§ **AUFGABEN ZUR BEARBEITUNG**
**a)** Schreiben Sie aus dem Text über Möglichkeitsräume den Abschnitt zwischen „Ernst Bloch, Tendenz, Latenz, Utopie“ und „unsere Möglichkeitsräume schreiten.“ einschließlich genau ab.
**b)** Entscheiden Sie mit Ja oder Nein, ob die folgenden Aussagen mit dem Text über Möglichkeitsräume übereinstimmen, und belegen Sie jede Entscheidung mit den maßgeblichen Worten des Textes: (i) Die Zweiheit ist der kleinste Möglichkeits-Cluster. (ii) Der Möglichkeitsraum bringt uns zum Möglichkeitsfeld. (iii) Das vorangestellte Zitat stammt aus „Tendenz, Latenz, Utopie“ von Ernst Bloch.
━━━ VORLIEGENDER TEXT ━━━
Modellbildungen mit Möglichkeitsräumen

„Gerade bei stehendem Wasser […] bleibt das
Schiff des Gedankens nicht liegen. Denn es
kommt darauf an, daß Bewegung wie Ruhe
modellhaft in Beziehung gebracht werden.“

Ernst Bloch, Tendenz, Latenz, Utopie

In der Ruhe liegt die Kraft –  sagt ein Sprichwort, aber welche Kraft kann hier gemeint sein? Ist es das Tiefe, das Brodelnde, das unter der glatten Oberfläche sich zum Ausbruch bereit macht?

Wie und was es auch sei – es ist das Unabgegoltene, das uns zeitlebens niemals loslässt, was wir glauben zu verstehen, findet nicht mehr unser Interesse.

Um ICH-KRAFT zu entwickeln  bauen wir ständig an unserem Selbstmodell, ein Modell, das wir mit Steinen erbauen, die wir beim fortwährenden Durchstreifen unserer Möglichkeits­räume wieder und wieder finden und aufdecken.

Warum in die Ferne schweifen, wenn das Gute liegt so nah … so ist doch die Nähe der eigentliche Ort der Utopie, es sind die Möglichkeitsfelder, durch die wir bestimmt und vorangetrieben werden, die Energien, die uns beflügeln, wenn wir durch unsere Möglichkeitsräume schreiten.

Ja so ist es: Das Möglichkeitsfeld im Möglichkeitsraum des ICH kann als das Unabgegoltene der Person – aber auch konsequenterweise der Gesellschaft und des Universums – verstanden werden, natürlich immer solange der Möglichkeits­raum nicht betreten wird. Genauso gilt aber auch das Umgekehrte, der Möglichkeitsraum verwahrt für uns das Unabgegoltene, in das wir durch das Möglichkeitsfeld hineingezogen werden.

Die Zweiheit ist der kleinste Möglichkeits-Cluster. Dann kommt Familie und verschiedene Größenordnungen von Gesellschaft, so entstehen immer weitere Cluster bis hin zum Universum in intermittierender Resonanz mit dem Möglichkeitsfeld des ICH.

Wir bleiben nicht mehr wir selbst, wenn wir die Möglichkeitsräume in uns betreten, wir liefern uns den Tendenzen, die in uns wirken aus, wir gewinnen, wir entwickeln ein Gespür für das latent in uns Vorhandene, wir reisen fort zu Orten, die es nirgendwo gibt, als in unserer Phantasie, aber diese Orte sind als Utopien weit wirkmächtiger als die schnöde Realität.

Der innere Beobachter ermöglicht uns den Dreischritt: Möglichkeitsfeld => Möglichkeitsraum => Entscheidung! Zum inneren Beobachter gesellt sich schnell ein zweiter hinzu, der uns vom Wärmestrom Elektrisierte auf den Kältestrom verweißt. Nicht der Möglichkeitsraum ist es, der uns zum Möglichkeitsfeld bringt, sondern das Möglichkeitsfeld ist es, das uns einen Raum schenkt mit samt des Inventars.
━━━ BEREITGESTELLTE ANGABEN ━━━
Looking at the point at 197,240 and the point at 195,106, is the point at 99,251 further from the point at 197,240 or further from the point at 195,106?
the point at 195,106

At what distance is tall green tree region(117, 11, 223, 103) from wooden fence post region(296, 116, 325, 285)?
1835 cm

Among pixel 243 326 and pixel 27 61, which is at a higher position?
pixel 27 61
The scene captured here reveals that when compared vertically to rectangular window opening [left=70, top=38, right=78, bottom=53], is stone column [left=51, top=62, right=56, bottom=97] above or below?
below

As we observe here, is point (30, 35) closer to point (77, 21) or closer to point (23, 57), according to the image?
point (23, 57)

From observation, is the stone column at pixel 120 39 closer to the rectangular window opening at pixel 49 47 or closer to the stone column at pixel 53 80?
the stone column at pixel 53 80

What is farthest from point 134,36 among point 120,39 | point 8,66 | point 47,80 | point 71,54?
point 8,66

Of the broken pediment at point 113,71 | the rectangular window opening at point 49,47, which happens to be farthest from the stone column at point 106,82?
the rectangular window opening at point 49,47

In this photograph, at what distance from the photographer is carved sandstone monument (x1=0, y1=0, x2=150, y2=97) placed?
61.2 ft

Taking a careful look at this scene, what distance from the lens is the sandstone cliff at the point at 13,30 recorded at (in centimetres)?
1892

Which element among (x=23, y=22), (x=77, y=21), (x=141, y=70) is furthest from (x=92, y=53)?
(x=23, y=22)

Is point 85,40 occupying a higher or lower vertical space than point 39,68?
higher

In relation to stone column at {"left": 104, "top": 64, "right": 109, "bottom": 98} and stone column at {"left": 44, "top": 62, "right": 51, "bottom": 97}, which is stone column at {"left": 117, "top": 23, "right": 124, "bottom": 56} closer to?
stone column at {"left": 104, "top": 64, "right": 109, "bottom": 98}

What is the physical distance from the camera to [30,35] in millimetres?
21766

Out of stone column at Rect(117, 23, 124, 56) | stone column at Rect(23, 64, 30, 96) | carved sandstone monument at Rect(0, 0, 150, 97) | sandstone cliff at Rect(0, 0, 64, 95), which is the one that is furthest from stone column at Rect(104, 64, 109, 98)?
━━━
§ **LÖSUNGEN**
**a)**
Ernst Bloch, Tendenz, Latenz, Utopie

In der Ruhe liegt die Kraft –  sagt ein Sprichwort, aber welche Kraft kann hier gemeint sein? Ist es das Tiefe, das Brodelnde, das unter der glatten Oberfläche sich zum Ausbruch bereit macht?

Wie und was es auch sei – es ist das Unabgegoltene, das uns zeitlebens niemals loslässt, was wir glauben zu verstehen, findet nicht mehr unser Interesse.

Um ICH-KRAFT zu entwickeln  bauen wir ständig an unserem Selbstmodell, ein Modell, das wir mit Steinen erbauen, die wir beim fortwährenden Durchstreifen unserer Möglichkeits­räume wieder und wieder finden und aufdecken.

Warum in die Ferne schweifen, wenn das Gute liegt so nah … so ist doch die Nähe der eigentliche Ort der Utopie, es sind die Möglichkeitsfelder, durch die wir bestimmt und vorangetrieben werden, die Energien, die uns beflügeln, wenn wir durch unsere Möglichkeitsräume schreiten.

**b)**
(i) Ja: „Die Zweiheit ist der kleinste Möglichkeits-Cluster.“
(ii) Nein: „Nicht der Möglichkeitsraum ist es, der uns zum Möglichkeitsfeld bringt, sondern das Möglichkeitsfeld ist es, das uns einen Raum schenkt“
(iii) Ja: „Ernst Bloch, Tendenz, Latenz, Utopie“